In July 2025, the Ministry of Industry and Information Technology and six other departments jointly issued the "Implementation Opinions on Promoting the Innovative Development of the Brain-Computer Interface Industry," proposing multiple measures such as strengthening fundamental software and hardware research, creating high-performance products, and empowering innovative entities. This policy marks the first instance of cross-departmental collaboration, covering the entire chain from brain-computer interface technology R&D, standard setting to clinical application.

In September 2025, the National Medical Products Administration (NMPA) released the "Terminology for Medical Devices Using Brain-Computer Interface Technology." Yuan Peng, Deputy Director of the NMPA's Department of Medical Device Registration, introduced that brain-computer interface medical devices integrate multiple disciplines such as neuroscience, clinical medicine, and computer science.

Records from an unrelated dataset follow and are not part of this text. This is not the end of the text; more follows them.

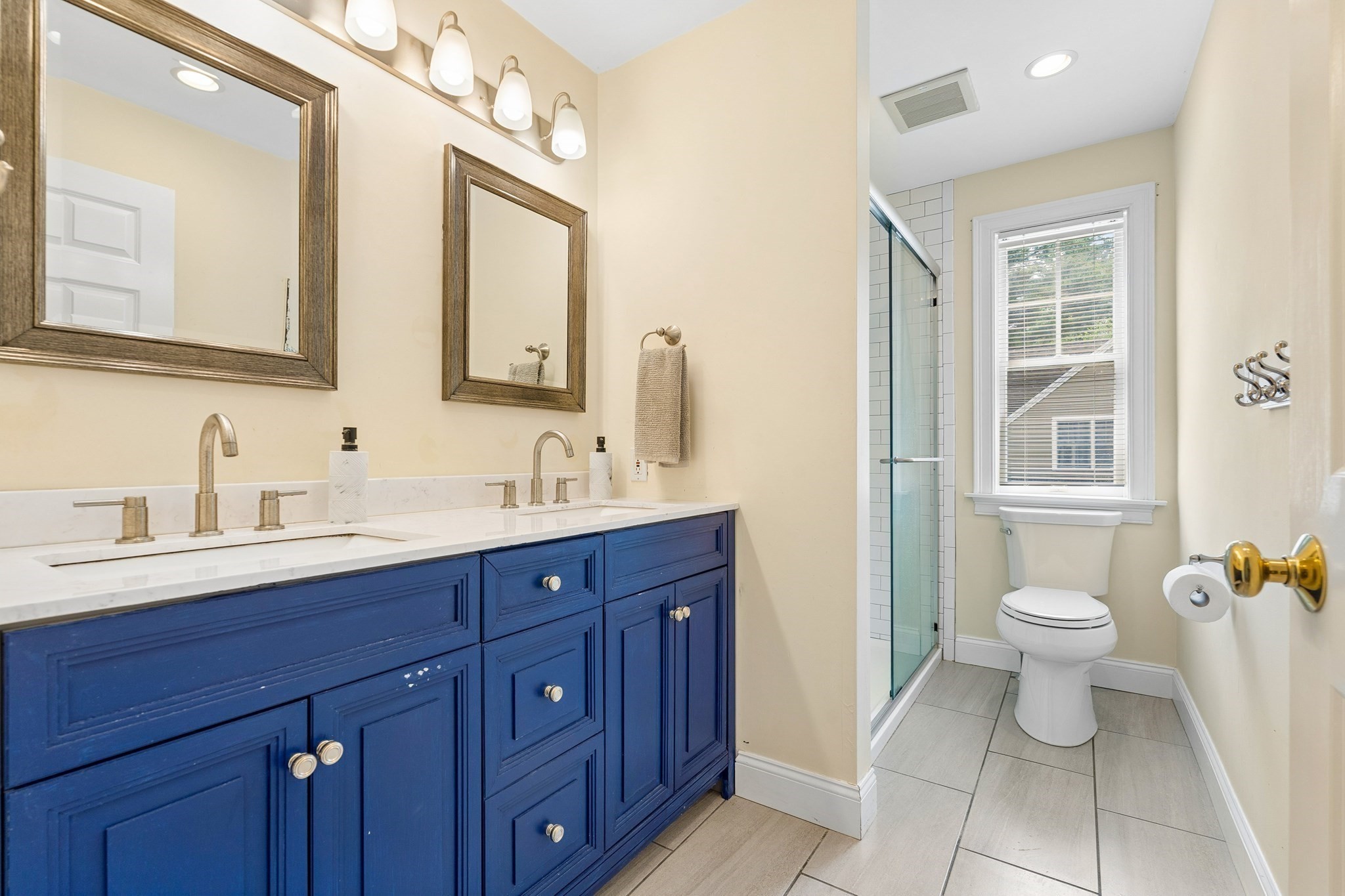 136 Davis Road Property Photo 26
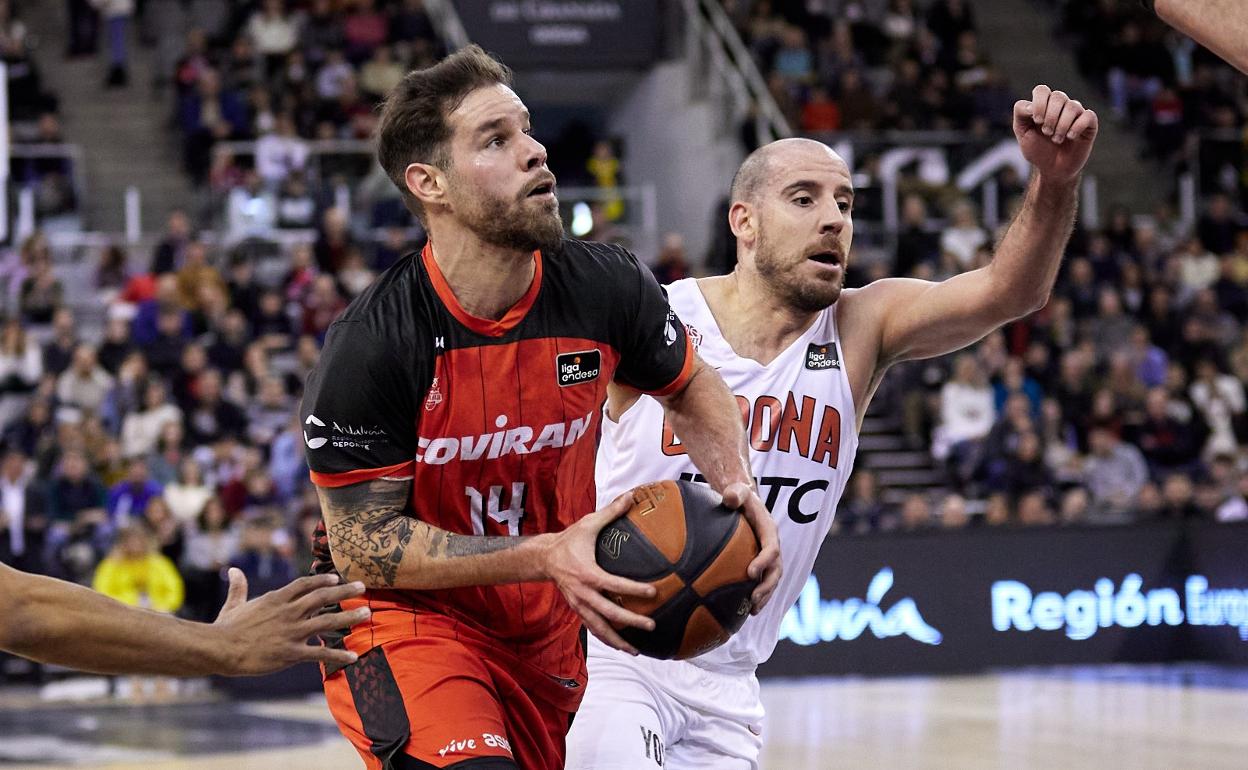 Christian Díaz entra a canasta.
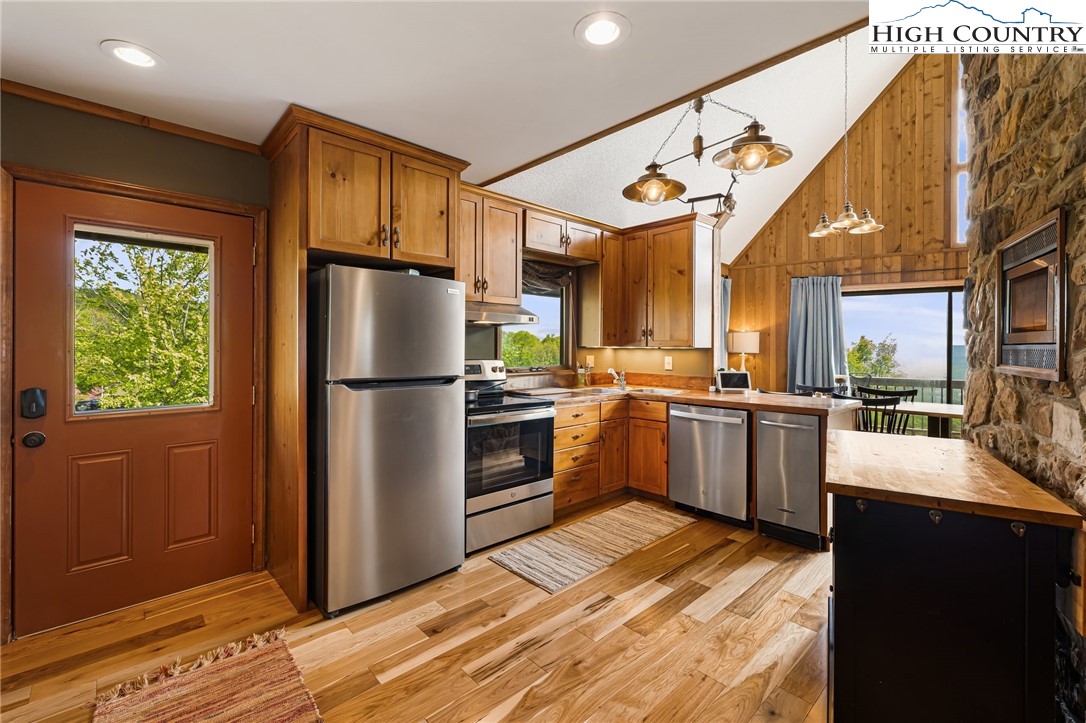 871 Rich Knob Road Spruce Pine, NC 28777 - Photo 4 of 43 Gallery Image 4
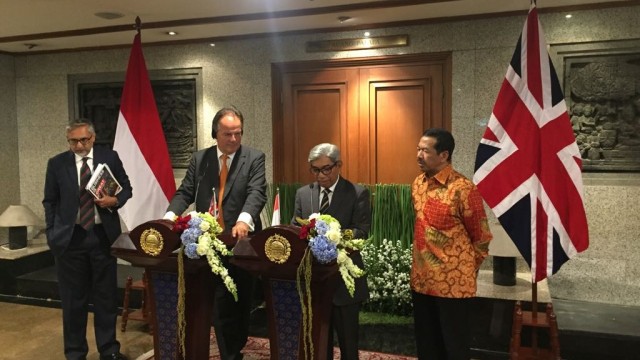 Kerjasama Indonesia-Inggris untuk keamanan siber di Kemenlu, Jakarta Pusat, Selasa (14/8/2018). (Foto: Paulina Herasmaranindar/kumparan)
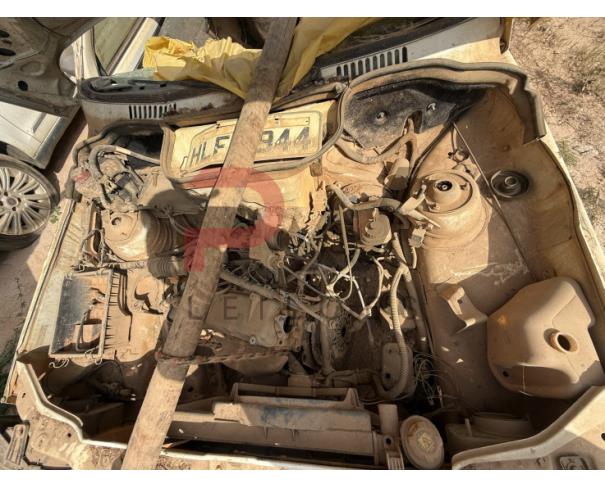 Foto de AUTOMOVEL FIAT/UNO MILLE WAY ECON, ALCOOL/GASOLINA, BRANCA, 2011/2012, CHASSI: 9BD15844AC6656269, RENAVAM: 00419142363, NO ESTADO EM QUE SE ENCONTRA.
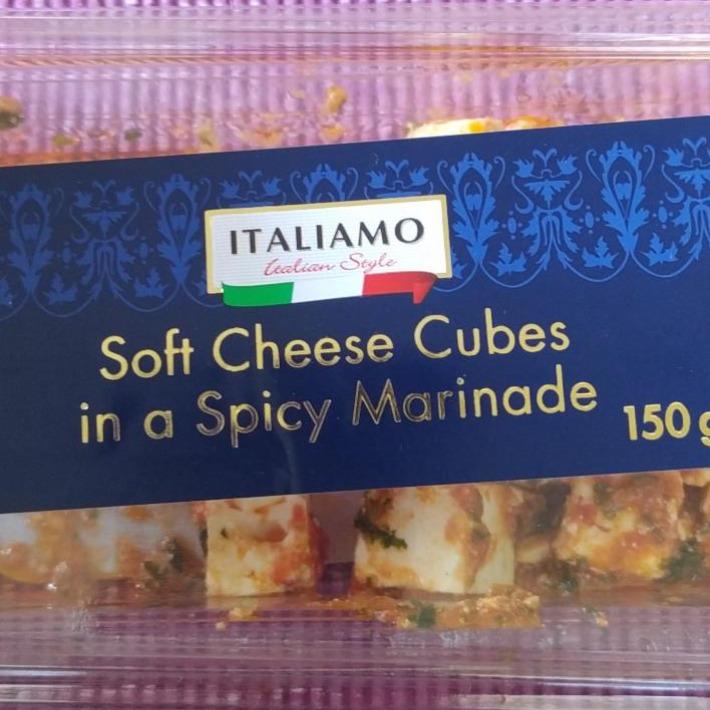 Fotografie - Soft Cheese Cubes in a Spicy Marinade Italiamo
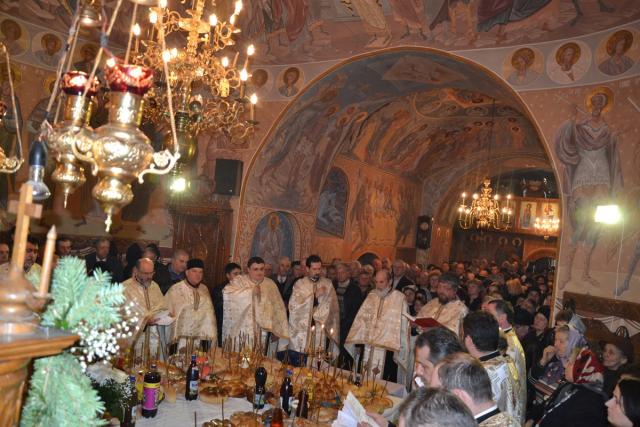 Hramul Bisericii „Buna Vestire“ - Dărmănești din Piatra Neamţ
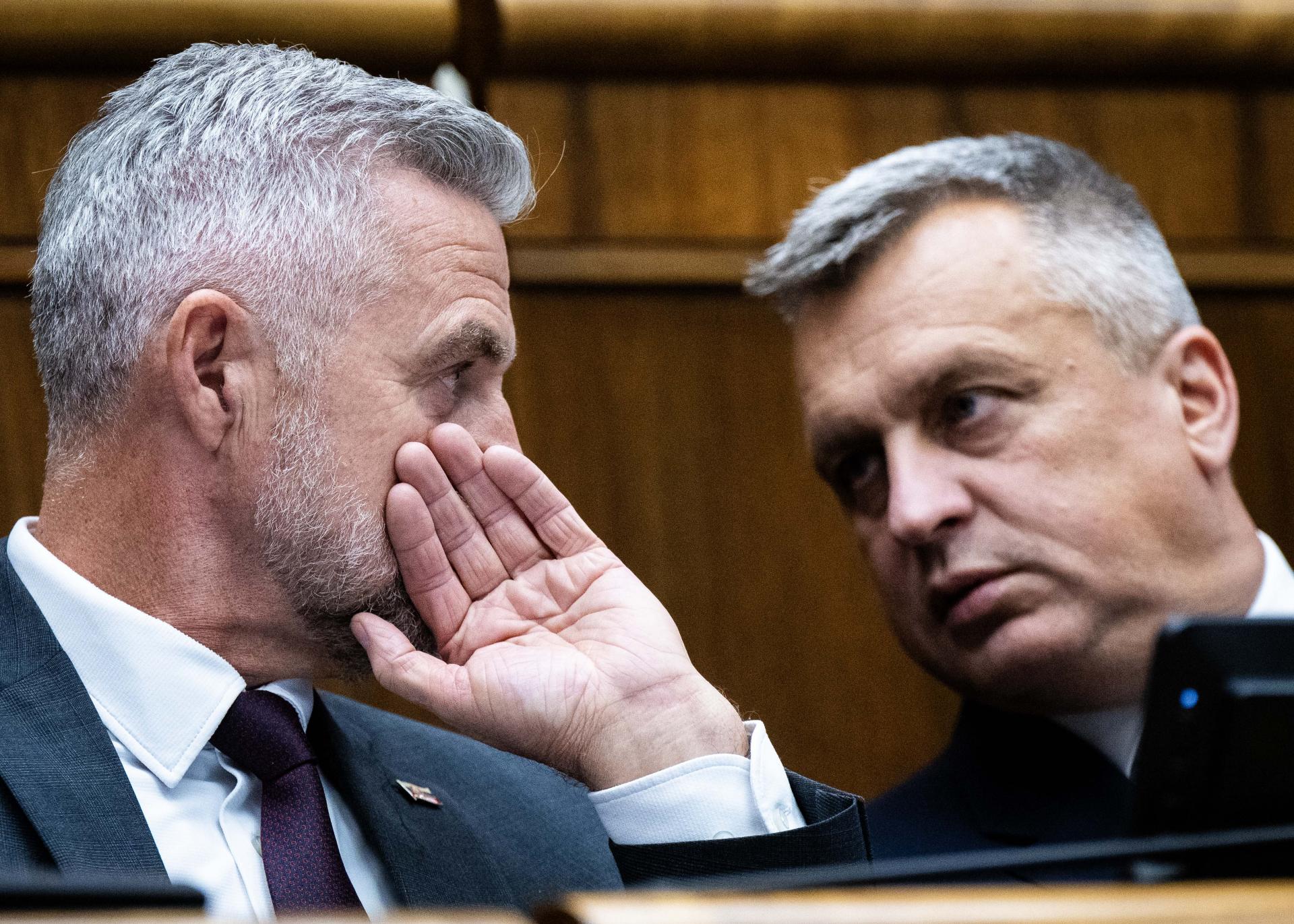 Poslanci chcú v parlamente viac súkromia. V hre sú diskrétne zóny mimo dosahu mikrofónov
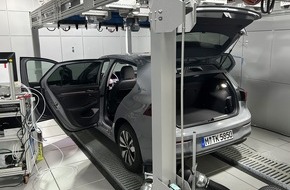 ADAC: ADAC untersucht Schadstoffe in Neuwagen / Vor allem junge Fahrzeuge d&uuml;nsten Chemikalien aus / Werte schwanken je nach Hersteller / Vorsicht bei praller Sonne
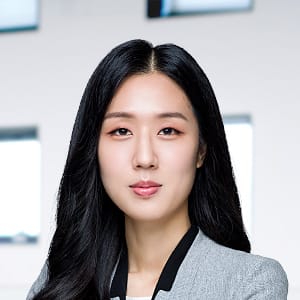 Hyunie Kim photo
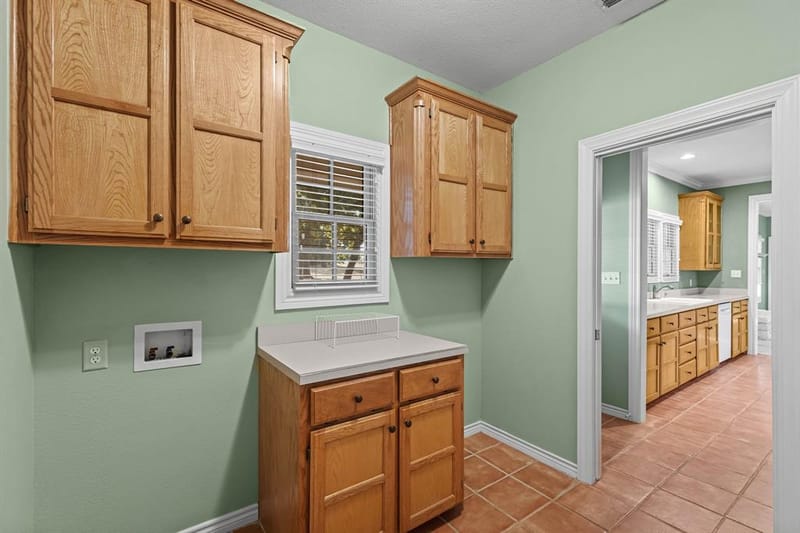 872 County Road 1670, Alvord TX 76225 - Photo 15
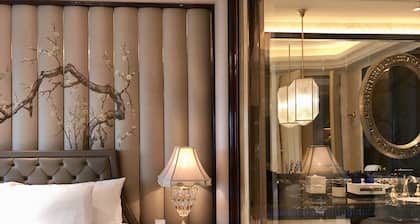 Wanda Reign Wuhan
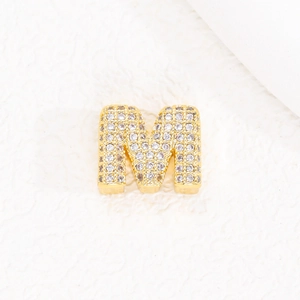 Vista dettagliata del ciondolo lettera M in oro 18K con micro-pavé di zirconi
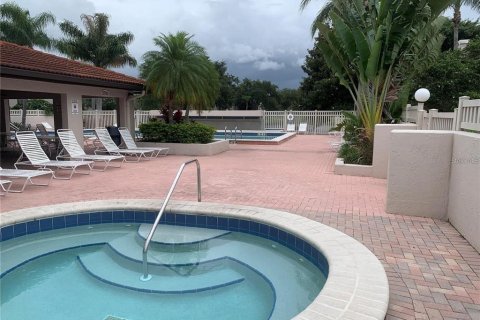 Condominio en alquiler en Bradenton, Florida, 2 dormitorios, 84.73 m2 № 1856649 - foto 10
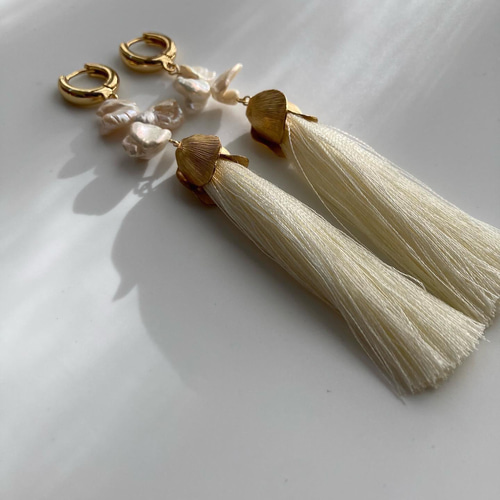 No.142 / タッセルケシパールピアス・イヤリング【 ウェディング 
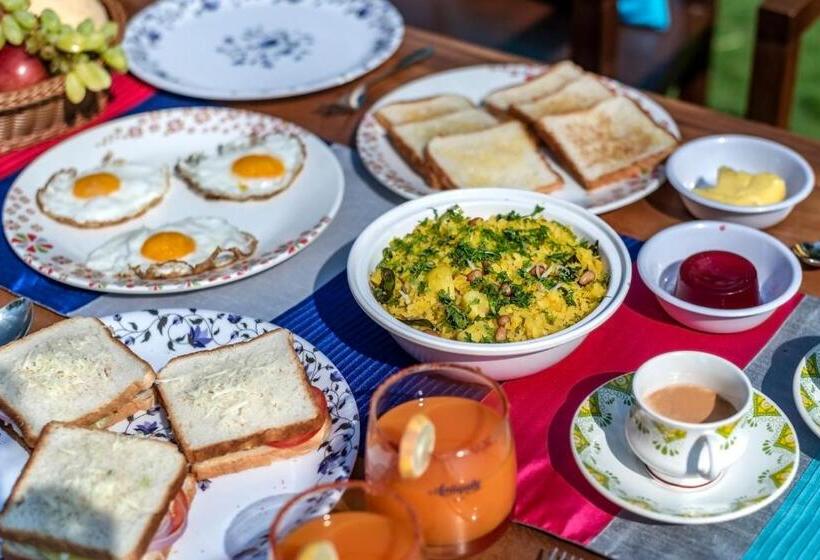 וילה עם חדר שינה אחד ובריכת שחיה, Saffronstays Casa Manga, Karjat   Pet Friendly Pool Villa Near Nd S Film World And Saltt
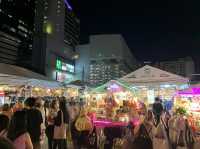 全新人氣夜市. 「Jodd Fairs Night Maket」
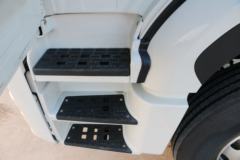 中国重汽 豪瀚J7G重卡 430马力 6X4 CNG牵引车(16挡)(ZZ4255N3847E1C)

The same concept may have different expressions in different fields, and the lack of standardized terminology and inconsistent concepts have become fundamental challenges hindering industry development. The release of this standard establishes a unified "language" system for this emerging field, supporting its standardized and orderly development.

To accelerate the research, development, and market entry of brain-computer interface medical devices, in December 2025, the National Medical Products Administration (NMPA) included implantable brain-computer interface medical devices in the priority review list for high-end medical devices. Yuan Peng stated that brain-computer interface medical devices are a typical representation of high-end medical devices and new quality productive forces, which will bring significant changes to human health in the future. The NMPA will strengthen its support for brain-computer interface technology through expedited review and approval processes and scientific regulation, enabling it to better serve public health.